再び菊池市へ戻り、竜門ダム、そして菊池渓谷へ移動、レストハウスにて昼食、約一時間かけて菊池渓谷を散策、なるほどすばらしい景色ときれいな水の流れ、遠野にも同じような場所はあるけど、ここまで大きな渓流という渓谷はありません。
紅葉の頃は、さぞすばらしい景観でしょう。
午後2時過ぎ、いよいよ菊池市を離れる時間となりました、ここまでご案内の野口様ともお別れの時が近づいて来ました。
野口様運転の車を先頭に菊池阿蘇スカイラインを一路阿蘇方面へ向かう。途中の眺めの良い場所にて一服、阿蘇方面の雄大な景色を見せていただきました。
夜、そして朝から昼過ぎまでご案内いただいた野口様にはほんと感謝しております。
名残りは尽きませんでしたが、途中の分かれ道にて野口様と別れ、一路私達は日田経由で福岡に車を走らせました。

日田では奇跡の水・日田天領水を買う目的もありまして、40リットル買い込んで家へ送りました。

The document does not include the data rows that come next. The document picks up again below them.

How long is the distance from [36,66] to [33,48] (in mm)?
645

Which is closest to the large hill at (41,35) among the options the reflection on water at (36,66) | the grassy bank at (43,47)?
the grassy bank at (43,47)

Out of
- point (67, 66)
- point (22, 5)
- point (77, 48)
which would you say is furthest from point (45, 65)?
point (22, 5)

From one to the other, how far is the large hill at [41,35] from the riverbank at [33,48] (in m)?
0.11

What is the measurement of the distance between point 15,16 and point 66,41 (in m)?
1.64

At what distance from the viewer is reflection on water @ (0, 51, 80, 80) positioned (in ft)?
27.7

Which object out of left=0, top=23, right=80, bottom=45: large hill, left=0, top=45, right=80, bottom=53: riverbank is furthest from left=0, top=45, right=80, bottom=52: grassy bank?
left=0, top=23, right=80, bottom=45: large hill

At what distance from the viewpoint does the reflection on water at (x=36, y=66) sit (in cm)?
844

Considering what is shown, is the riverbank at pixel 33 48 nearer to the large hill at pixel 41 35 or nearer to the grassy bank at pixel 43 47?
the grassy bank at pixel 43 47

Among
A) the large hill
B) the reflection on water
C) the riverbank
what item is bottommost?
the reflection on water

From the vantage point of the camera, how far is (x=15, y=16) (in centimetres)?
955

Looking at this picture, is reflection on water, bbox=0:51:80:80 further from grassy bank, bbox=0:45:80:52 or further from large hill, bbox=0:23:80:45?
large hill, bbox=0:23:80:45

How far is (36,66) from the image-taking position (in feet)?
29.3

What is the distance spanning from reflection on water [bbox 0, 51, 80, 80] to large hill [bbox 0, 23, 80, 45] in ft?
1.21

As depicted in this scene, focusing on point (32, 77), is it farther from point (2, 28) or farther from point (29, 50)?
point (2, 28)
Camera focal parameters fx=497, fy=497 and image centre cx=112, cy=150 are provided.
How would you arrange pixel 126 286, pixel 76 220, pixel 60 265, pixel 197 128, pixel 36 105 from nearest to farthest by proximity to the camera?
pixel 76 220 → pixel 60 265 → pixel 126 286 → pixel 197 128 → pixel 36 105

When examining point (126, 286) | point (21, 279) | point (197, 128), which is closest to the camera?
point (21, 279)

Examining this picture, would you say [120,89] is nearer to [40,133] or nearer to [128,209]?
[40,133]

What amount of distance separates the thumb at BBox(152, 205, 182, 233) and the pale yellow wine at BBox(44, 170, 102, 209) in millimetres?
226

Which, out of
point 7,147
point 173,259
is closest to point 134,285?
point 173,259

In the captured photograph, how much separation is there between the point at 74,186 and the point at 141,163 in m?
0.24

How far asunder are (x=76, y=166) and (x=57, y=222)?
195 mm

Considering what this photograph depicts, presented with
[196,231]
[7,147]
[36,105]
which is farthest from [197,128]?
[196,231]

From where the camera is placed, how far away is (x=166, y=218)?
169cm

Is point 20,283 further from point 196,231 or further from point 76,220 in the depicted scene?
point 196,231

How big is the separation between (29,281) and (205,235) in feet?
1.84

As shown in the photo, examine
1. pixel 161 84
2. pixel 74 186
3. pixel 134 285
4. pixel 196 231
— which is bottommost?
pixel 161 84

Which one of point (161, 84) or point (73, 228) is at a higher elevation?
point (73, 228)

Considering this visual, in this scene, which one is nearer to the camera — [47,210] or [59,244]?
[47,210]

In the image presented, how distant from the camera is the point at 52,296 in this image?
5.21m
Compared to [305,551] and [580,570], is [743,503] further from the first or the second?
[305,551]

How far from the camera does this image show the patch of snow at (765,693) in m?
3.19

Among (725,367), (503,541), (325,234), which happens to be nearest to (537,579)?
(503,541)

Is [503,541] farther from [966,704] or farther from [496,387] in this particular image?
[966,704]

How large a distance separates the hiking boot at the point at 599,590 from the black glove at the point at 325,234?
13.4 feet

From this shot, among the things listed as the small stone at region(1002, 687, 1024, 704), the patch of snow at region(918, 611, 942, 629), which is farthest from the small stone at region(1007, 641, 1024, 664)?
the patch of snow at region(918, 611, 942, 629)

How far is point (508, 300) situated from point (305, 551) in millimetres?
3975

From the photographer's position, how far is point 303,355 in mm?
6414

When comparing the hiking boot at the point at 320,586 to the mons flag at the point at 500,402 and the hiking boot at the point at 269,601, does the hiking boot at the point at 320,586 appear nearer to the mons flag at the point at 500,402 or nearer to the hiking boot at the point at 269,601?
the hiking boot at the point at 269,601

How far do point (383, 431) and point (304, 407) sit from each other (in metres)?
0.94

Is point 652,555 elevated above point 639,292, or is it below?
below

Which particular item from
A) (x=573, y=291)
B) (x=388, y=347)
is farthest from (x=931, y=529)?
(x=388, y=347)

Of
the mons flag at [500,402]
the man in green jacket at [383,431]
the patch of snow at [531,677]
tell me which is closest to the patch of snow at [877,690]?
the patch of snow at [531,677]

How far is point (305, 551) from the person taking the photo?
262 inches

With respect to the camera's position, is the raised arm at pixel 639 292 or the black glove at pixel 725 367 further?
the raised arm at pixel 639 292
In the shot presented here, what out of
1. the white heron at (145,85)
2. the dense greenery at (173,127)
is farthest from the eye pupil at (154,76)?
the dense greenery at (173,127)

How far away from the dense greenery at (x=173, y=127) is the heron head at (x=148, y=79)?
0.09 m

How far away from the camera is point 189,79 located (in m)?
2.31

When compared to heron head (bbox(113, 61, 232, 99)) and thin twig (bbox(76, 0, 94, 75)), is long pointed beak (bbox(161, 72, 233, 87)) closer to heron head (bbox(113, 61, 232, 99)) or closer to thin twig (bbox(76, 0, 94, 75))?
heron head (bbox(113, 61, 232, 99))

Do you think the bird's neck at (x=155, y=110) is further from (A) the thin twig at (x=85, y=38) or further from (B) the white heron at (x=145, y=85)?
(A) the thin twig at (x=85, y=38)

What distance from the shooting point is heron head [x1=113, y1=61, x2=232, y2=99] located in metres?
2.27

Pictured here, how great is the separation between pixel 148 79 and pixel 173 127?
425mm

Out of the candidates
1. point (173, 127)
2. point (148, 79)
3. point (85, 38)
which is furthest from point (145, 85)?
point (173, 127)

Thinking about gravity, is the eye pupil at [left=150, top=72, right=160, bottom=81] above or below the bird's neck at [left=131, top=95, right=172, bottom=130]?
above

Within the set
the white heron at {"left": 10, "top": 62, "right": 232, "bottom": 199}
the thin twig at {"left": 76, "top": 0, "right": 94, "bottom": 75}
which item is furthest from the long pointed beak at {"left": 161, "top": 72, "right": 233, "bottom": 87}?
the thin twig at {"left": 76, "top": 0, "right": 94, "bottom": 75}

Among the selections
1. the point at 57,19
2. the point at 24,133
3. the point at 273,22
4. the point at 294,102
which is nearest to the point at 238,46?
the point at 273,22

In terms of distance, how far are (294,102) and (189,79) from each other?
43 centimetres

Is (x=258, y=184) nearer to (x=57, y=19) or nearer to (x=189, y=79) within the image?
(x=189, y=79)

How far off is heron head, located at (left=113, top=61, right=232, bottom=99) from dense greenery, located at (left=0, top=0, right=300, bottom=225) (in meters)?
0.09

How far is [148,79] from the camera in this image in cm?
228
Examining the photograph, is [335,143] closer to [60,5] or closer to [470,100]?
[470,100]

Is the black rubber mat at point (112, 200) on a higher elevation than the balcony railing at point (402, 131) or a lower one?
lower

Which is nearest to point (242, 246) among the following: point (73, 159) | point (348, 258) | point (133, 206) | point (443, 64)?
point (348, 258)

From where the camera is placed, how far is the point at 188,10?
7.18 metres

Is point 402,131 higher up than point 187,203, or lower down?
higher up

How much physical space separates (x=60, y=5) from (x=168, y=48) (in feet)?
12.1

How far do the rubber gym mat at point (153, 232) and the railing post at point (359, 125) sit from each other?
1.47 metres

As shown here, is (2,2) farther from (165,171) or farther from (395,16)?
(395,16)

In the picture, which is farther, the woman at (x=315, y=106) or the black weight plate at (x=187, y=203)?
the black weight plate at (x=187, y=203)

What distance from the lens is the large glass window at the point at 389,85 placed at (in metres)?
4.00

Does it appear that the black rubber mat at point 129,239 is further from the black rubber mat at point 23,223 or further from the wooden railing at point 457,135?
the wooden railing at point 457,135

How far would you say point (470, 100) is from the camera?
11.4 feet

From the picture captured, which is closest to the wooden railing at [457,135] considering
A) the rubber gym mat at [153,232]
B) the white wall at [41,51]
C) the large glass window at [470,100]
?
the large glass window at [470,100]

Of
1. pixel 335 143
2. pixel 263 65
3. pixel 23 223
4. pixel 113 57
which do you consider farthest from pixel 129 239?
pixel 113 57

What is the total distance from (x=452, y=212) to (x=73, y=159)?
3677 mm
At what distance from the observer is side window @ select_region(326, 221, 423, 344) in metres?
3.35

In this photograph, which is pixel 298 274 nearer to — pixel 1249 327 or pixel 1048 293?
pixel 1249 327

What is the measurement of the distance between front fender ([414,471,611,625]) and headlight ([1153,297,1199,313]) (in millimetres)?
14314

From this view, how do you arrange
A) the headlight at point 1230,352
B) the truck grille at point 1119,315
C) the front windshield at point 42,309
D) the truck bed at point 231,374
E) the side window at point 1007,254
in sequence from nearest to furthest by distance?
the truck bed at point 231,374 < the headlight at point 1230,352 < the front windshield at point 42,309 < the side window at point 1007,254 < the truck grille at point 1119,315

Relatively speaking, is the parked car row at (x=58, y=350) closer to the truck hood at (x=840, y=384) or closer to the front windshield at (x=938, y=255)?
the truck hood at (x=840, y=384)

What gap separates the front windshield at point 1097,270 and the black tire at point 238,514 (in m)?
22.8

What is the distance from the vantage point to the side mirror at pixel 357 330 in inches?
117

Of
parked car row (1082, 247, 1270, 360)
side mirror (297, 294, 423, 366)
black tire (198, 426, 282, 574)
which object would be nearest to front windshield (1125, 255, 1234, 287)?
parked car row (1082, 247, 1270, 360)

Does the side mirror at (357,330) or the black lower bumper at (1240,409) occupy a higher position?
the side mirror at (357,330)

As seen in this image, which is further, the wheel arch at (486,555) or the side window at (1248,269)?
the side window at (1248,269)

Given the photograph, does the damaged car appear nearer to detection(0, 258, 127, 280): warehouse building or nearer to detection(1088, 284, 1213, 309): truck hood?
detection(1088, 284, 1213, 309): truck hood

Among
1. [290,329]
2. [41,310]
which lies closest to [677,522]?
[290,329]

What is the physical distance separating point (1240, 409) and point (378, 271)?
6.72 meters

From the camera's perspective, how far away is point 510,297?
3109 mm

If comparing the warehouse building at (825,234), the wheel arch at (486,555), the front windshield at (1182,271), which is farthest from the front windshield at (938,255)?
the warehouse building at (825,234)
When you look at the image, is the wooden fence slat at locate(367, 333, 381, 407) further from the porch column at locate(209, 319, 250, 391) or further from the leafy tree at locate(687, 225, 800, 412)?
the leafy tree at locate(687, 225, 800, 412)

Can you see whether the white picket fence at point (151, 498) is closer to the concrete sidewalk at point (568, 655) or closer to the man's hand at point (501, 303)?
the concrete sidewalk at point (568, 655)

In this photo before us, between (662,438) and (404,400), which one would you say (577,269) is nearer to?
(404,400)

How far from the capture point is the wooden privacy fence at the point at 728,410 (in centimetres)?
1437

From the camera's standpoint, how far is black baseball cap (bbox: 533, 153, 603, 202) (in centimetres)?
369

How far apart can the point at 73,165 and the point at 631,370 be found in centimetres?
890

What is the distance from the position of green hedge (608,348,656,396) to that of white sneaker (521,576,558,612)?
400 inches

大分道へ入り、午後5時30分福岡入り、市内では渋滞に巻き込まれましてレンタカーを返したのが6時30分、中洲のホテルにチェックインしたのが午後7時近く
それでも九州最後の夜を満喫しようと直ぐホテルから出まして、もとまつ氏とは公園の一角でちょこっと一言、二言会話しただけで、翌日のチェックアウト時まで顔を合わすことはありませんでした。単独行動というやつです、私は夜の探検隊隊長兼隊員に早がわり中洲へと繰り出しました。
ちょうど中州祭りの最終日で通りも歩行者天国、屋台や出店が沢山出ていて、焼鳥などを口にしながらビール片手に散策、呼び込みのにいさん、おばさん達を振り払うようにひとり街の中に消えていったのでした。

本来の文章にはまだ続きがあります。